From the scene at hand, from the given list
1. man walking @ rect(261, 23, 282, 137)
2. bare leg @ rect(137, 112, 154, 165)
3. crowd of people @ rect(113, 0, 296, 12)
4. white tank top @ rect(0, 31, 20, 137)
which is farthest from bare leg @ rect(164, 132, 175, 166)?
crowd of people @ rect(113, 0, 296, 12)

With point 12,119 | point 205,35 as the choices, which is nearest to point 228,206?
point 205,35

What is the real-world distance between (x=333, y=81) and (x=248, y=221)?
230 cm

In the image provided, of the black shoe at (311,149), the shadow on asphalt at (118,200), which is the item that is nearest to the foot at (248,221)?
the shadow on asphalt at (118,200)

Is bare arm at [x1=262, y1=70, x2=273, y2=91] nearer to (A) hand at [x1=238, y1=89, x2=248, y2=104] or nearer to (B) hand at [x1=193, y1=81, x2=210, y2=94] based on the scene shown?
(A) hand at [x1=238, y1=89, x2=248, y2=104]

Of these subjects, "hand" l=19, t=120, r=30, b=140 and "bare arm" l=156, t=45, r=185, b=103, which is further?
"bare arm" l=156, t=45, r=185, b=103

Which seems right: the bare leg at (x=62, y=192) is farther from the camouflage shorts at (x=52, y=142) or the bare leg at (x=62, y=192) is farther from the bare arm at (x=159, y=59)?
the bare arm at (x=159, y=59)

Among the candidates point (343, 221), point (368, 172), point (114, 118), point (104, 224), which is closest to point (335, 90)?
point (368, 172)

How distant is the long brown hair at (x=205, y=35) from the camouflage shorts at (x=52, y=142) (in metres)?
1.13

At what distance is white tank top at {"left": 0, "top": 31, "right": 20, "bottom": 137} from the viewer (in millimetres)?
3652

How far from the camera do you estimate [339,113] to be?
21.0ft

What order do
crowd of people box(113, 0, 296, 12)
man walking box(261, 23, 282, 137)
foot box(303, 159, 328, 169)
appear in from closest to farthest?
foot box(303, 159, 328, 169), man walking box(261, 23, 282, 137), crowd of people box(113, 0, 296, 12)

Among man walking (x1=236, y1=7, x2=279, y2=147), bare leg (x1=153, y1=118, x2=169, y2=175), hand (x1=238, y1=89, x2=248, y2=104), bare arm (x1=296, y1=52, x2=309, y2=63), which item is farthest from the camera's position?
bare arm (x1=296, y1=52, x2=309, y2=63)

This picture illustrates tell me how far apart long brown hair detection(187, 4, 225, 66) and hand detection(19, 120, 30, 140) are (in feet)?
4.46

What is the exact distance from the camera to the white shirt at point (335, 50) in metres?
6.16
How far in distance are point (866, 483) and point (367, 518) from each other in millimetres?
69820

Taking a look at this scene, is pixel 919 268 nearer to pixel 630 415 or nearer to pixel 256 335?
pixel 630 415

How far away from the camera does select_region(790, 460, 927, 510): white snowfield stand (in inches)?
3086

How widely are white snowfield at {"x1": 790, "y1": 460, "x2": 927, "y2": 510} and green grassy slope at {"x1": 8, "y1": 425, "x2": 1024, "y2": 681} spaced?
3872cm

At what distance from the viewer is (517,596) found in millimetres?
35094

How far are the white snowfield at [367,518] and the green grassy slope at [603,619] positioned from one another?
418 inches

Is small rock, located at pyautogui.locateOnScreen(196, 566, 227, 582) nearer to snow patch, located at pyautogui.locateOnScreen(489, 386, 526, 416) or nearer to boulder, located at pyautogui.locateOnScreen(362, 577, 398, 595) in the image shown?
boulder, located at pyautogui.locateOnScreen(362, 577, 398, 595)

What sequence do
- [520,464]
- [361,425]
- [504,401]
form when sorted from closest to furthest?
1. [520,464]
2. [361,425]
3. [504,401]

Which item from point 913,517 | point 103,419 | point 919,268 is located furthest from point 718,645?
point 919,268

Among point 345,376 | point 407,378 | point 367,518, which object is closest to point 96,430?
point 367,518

# Exercise brief
Lay out the entries as a Markdown table with columns No. and Text, one line per row and blank lines omitted. Begin at the line that contains "How distant is" and stop after the line that contains "foot box(303, 159, 328, 169), man".

# Task solution
| No. | Text |
|---|---|
| 1 | How distant is the long brown hair at (x=205, y=35) from the camouflage shorts at (x=52, y=142) (in metres)? |
| 2 | 1.13 |
| 3 | At what distance is white tank top at {"left": 0, "top": 31, "right": 20, "bottom": 137} from the viewer (in millimetres)? |
| 4 | 3652 |
| 5 | How far from the camera do you estimate [339,113] to be? |
| 6 | 21.0ft |
| 7 | What order do |
| 8 | crowd of people box(113, 0, 296, 12) |
| 9 | man walking box(261, 23, 282, 137) |
| 10 | foot box(303, 159, 328, 169) |
| 11 | appear in from closest to farthest? |
| 12 | foot box(303, 159, 328, 169), man walking box(261, 23, 282, 137), crowd of people box(113, 0, 296, 12) |